I'm on the livable communities committee for Mayor Mark Mallory's Young Professionals Kitchen Cabinet (YPKC). The purpose of the committee is to help make Cincinnati a more livable city for residents by engaging them in their surroundings. An event called Streetcar Saturdays is the first summer event that will help residents and visitors get acclimated to the streetcar's future route. In 2012, I started volunteering with Crossroads Community Church's CityLink, which bundles support services to help people in our community overcome poverty.

Why did you pick those organizations/events with which to spend your free time?
As a downtown resident, I wanted to help Cincinnati see its potential. The city has a lot to offer, but if you don't know the right people, it's very hard to find these things. YPKC was also a way to meet new people. As for CityLink, I grew up helping the less fortunate with my family through our church and The Salvation Army, so it's always been a passion of mine. Now with a professional background in Human Resources, I feel that I can volunteer in a more substantial way and truly make a difference in the lives of people in my community.
 
Did getting involved in the community help you create a greater bond to the city?

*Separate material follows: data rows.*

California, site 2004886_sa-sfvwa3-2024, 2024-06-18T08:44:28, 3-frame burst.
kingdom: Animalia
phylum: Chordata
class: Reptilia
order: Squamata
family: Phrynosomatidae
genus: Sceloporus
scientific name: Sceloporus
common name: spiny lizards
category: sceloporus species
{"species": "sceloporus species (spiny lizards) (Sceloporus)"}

Yes, definitely. I have a vested interest in seeing this city experience positive growth and get recognition for all of the great things that are going on. It is honestly an exciting time to live here. I didn't feel the same two years ago when I first moved here, so I'm extremely grateful to be a part of this.

If you could tell new residents one thing about getting involved in Cincinnati, what would it be? 
I would love for people to come here and think of the possibilities. This is a really diverse town and there are lots of things to do. Don't buy into the rumors.